This actually happened to someone at my company. But their passwords weren't compromised. If they were, I can't even imagine, the guys who took the machine were really trying to do whatever they could to ruin him and the company.

2 comments

Hold on, are laptop thieves skilled in cracking encrypted password managers? Even if they are I think you'd have time to rotate passwords.
my life is basically over

You make it sound like there's no mitigation at all for a password being compromised which isn't the case in practice.

The problem is 200 passwords being compromised, including my emails which are used to reset everything else. I can't fix it faster than the thief can wreck my digital life, and everything is digital now. I couldn't even start until I somehow convince my email provider who I am and to change the password for me.

If this ever happens, best plan would probably be to change your email password immediately, banks next, and freeze your credit as soon as possible.
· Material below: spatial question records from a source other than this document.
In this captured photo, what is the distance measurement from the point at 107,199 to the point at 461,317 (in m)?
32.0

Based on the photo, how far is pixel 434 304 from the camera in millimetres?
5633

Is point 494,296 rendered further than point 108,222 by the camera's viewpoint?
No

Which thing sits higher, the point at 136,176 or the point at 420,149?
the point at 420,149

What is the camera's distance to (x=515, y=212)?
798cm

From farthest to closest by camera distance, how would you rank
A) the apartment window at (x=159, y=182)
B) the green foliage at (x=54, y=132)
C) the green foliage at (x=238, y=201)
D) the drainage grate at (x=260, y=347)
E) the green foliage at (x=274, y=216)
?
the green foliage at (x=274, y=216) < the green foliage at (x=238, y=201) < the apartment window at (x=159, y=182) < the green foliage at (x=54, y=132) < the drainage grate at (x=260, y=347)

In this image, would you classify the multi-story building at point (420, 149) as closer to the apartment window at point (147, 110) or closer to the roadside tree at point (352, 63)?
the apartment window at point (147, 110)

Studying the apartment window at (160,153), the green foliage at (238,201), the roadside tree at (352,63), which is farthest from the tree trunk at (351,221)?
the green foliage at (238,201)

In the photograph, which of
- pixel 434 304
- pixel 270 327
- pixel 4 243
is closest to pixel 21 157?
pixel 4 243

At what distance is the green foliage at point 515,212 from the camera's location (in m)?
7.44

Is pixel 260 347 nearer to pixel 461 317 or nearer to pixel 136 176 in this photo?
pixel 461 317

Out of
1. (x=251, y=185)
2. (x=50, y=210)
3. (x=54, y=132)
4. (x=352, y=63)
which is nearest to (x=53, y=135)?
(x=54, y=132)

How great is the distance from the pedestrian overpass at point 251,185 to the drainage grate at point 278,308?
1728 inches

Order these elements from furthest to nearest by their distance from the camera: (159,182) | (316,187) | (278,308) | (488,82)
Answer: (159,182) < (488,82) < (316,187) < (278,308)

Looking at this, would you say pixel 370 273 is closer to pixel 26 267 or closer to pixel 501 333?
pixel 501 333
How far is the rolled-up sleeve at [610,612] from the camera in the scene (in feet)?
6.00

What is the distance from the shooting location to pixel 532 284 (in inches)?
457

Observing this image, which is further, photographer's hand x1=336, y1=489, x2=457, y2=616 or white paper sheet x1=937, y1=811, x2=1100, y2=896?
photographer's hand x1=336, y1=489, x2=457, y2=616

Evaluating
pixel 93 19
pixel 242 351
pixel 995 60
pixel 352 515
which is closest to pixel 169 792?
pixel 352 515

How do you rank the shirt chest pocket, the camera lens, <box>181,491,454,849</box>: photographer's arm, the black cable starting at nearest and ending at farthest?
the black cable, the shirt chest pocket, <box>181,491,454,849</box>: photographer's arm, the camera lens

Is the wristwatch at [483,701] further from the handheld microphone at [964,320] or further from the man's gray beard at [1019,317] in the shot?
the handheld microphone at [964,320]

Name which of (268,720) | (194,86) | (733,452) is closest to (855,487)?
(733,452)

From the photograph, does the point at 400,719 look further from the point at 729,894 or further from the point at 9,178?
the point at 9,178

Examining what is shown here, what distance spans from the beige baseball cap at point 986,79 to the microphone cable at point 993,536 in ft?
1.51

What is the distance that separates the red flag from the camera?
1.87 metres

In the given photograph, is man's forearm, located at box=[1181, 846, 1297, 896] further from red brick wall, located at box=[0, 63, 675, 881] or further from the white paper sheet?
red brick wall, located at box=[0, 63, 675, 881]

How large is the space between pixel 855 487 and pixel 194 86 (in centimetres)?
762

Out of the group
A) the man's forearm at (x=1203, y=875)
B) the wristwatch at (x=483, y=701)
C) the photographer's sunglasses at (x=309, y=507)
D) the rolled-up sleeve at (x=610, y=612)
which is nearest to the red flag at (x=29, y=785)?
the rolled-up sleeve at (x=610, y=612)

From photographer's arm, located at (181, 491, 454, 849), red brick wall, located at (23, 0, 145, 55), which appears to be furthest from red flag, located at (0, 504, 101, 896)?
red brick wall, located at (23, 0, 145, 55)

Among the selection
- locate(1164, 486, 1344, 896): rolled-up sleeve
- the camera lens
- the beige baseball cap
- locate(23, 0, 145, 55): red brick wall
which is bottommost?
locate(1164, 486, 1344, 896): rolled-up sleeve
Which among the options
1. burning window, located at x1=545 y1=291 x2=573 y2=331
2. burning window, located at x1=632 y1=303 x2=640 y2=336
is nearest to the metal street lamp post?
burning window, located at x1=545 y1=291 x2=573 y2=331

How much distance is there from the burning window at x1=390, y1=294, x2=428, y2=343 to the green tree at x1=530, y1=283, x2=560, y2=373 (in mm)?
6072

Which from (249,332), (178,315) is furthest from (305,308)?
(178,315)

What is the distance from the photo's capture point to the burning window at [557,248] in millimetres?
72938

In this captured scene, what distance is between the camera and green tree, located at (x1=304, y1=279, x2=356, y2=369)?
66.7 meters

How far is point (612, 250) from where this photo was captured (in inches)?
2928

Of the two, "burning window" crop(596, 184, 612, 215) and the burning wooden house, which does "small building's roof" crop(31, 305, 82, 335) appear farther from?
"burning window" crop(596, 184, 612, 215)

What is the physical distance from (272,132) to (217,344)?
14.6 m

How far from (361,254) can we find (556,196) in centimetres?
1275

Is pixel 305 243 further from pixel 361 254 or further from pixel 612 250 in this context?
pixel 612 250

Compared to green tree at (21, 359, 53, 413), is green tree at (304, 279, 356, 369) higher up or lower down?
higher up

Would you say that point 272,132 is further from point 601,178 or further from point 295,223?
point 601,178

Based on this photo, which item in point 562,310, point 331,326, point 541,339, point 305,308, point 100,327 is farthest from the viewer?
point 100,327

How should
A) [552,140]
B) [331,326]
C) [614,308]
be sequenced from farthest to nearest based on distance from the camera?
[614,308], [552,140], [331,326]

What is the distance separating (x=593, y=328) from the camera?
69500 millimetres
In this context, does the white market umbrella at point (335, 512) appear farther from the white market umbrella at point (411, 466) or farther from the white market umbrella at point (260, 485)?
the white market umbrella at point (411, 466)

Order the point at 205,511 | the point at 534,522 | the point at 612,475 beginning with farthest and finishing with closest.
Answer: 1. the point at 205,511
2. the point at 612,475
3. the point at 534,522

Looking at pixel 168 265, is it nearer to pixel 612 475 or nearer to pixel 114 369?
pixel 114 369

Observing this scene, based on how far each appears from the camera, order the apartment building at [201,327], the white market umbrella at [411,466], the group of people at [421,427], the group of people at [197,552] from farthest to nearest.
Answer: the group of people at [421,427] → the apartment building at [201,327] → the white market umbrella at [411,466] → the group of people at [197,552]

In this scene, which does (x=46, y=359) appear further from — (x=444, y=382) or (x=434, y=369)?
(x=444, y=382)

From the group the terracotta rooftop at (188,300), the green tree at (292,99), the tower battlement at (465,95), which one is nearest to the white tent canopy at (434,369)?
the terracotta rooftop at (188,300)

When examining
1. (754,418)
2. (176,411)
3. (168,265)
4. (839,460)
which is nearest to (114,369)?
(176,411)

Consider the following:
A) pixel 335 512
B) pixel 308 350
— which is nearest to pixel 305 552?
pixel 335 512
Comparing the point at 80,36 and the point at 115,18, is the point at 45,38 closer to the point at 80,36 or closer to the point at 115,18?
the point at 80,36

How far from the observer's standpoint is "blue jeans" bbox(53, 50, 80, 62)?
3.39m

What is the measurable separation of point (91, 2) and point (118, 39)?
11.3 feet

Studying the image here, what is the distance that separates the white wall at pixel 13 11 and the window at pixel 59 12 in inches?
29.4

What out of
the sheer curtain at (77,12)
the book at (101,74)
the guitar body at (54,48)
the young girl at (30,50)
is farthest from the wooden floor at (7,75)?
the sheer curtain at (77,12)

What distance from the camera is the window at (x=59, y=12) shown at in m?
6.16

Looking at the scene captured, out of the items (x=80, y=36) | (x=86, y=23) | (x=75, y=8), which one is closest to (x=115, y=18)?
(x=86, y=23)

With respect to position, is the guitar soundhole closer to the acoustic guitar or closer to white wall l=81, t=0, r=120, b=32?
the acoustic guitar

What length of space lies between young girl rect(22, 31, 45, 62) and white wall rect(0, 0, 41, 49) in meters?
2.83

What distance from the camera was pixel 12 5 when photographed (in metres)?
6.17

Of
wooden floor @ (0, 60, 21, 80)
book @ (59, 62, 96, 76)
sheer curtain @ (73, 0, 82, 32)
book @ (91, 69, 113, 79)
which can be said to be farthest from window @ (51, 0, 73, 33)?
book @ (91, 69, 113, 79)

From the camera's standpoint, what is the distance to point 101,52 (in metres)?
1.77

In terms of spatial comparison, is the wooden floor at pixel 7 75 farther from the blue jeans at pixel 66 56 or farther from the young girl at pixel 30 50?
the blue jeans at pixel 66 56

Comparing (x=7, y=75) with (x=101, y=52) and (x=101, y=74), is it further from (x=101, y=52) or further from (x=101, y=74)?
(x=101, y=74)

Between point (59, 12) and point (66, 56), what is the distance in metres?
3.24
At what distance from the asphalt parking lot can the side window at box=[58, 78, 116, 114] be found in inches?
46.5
A better, simpler-sounding plan is to enable better 2FA on your critical accounts. Doesn't this mostly fix your catastrophic scenario?
Oftentimes 2fa backup codes are slso stored in the password manager.
Or the password recovery for lost 2fa is secret questions (this is so awful,but see it often). And chances are those secret questions/answers might also be in the vault
Does anyone have a good solution to these issues for non techncial users? 1password etc + 2fa is great for even not super technical people.

But if it's ever breached I have no idea how you would get clear.

Sure but that's roughly equivalent to disabling or not having 2fa. You can still avoid the catastrophic scenario by not-doing that.